Excerpted text:
-.-.-
As beautiful as it is practical, leadlight brings something to your home that not much else can match. Whether you’ve got a federation style house, or art-deco, leadlight glass gives you a timeless glamour that makes your home stand out from the crowd. If you’re one of the lucky ones with stained glass, then you may have found yourself wondering how to best clean them without causing any damage. These are our top tips for looking after your leadlight windows.
What to do:
- Product matters Some cleaners are too harsh for stained glass – especially those with a high pH level. We recommend avoiding most commercial cleaning products, and looking for an ammonia free soap, instead. Otherwise warm water should do the trick.
- Clean them separately Spray the cleaner onto the cloth, rather than directly onto the window, and then gently wipe away. Try to avoid wiping the lead as this will just make it look shiny – we will tell you how to clean that in a second.
- Dry them thoroughly To ensure a streak free finish, after you’ve cleaned them use a dry cloth with a small amount of calcium carbonate to polish the panes. Ground up chalk will also work.
-.-.-
Excerpted records:
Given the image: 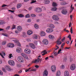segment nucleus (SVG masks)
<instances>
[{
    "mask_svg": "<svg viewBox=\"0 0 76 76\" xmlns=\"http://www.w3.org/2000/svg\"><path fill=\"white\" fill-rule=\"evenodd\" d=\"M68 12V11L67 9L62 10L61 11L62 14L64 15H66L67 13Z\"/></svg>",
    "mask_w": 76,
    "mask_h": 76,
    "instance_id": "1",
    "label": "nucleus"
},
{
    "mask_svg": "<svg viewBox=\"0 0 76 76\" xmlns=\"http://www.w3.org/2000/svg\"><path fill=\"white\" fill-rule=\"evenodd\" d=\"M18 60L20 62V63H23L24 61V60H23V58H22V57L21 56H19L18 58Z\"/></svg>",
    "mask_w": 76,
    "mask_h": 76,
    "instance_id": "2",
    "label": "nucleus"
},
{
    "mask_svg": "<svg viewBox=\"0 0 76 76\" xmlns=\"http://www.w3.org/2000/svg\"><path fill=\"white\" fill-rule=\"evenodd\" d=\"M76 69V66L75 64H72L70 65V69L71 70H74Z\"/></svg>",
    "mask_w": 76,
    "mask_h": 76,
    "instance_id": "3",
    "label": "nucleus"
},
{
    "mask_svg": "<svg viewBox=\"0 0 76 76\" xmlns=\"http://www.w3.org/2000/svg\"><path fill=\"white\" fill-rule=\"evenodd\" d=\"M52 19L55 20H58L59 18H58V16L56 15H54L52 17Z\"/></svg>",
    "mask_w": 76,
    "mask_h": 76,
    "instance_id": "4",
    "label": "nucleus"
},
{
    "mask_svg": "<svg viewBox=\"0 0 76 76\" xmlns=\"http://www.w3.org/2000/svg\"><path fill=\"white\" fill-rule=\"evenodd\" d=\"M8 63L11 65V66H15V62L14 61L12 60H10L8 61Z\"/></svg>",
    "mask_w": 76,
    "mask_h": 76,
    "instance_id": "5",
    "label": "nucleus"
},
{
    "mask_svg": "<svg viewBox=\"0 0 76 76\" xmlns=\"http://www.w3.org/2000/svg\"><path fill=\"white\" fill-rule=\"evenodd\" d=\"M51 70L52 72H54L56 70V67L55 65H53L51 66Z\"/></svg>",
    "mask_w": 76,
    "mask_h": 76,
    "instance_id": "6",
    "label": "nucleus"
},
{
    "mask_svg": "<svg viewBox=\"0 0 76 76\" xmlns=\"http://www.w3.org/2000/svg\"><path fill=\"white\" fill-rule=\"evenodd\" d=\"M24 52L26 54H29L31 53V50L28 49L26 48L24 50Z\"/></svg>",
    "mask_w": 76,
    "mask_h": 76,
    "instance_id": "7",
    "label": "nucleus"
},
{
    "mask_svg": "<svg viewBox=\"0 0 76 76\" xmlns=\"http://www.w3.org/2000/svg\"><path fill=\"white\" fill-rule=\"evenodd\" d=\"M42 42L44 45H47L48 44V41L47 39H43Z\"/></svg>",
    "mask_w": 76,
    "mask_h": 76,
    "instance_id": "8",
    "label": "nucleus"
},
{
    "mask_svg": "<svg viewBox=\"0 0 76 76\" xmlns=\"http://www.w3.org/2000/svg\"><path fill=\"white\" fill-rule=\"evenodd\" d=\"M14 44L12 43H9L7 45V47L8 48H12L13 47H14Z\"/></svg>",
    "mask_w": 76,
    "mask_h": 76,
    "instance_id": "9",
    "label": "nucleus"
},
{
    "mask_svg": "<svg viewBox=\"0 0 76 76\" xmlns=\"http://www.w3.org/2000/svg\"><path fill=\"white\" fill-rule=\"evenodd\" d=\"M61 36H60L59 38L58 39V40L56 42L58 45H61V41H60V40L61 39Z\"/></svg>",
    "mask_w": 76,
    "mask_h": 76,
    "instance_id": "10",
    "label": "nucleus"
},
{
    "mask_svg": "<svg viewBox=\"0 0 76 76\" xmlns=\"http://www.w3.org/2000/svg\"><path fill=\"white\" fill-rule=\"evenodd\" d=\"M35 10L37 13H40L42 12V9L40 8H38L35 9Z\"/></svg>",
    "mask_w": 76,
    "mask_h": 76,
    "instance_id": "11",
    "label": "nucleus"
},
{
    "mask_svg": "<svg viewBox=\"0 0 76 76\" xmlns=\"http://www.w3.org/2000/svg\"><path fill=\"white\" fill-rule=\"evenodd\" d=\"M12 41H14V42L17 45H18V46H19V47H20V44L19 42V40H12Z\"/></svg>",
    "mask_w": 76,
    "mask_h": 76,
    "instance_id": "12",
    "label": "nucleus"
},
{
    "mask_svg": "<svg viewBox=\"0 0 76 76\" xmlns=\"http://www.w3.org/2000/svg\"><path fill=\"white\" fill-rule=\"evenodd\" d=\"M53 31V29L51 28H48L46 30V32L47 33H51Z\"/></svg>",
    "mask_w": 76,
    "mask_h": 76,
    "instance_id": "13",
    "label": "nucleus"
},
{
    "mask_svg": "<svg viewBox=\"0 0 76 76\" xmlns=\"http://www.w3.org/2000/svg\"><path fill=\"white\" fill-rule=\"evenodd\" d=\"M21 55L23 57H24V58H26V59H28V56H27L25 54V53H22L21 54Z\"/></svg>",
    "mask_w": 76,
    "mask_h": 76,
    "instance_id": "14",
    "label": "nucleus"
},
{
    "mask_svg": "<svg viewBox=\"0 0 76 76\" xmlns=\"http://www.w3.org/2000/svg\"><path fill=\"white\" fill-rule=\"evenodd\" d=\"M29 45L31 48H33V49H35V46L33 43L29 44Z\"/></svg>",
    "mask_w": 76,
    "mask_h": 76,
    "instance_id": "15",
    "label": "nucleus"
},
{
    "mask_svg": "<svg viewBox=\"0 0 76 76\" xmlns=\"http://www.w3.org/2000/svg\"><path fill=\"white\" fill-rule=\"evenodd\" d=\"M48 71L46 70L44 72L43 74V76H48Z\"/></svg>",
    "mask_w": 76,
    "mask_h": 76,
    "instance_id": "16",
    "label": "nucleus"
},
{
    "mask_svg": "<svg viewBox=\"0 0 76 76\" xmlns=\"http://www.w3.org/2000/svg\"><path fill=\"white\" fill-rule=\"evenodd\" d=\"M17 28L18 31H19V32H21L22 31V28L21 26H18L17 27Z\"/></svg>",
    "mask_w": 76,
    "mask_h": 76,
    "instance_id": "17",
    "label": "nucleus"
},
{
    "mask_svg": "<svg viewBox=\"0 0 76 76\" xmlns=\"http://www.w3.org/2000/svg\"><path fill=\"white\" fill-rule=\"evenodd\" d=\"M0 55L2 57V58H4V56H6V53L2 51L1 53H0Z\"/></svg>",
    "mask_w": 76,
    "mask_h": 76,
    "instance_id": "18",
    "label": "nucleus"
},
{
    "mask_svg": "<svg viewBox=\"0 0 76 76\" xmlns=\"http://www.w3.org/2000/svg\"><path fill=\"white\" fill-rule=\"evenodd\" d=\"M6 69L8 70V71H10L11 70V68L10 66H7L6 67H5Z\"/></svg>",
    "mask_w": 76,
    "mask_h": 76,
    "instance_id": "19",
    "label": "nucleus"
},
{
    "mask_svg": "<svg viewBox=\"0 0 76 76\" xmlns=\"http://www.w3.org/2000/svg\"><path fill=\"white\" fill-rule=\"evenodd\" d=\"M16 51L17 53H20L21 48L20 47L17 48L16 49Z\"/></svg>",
-.-.-
Requirements: In the leadlight cleaning tips, what can be used instead of calcium carbonate to polish the panes?

Task output: Ground up chalk.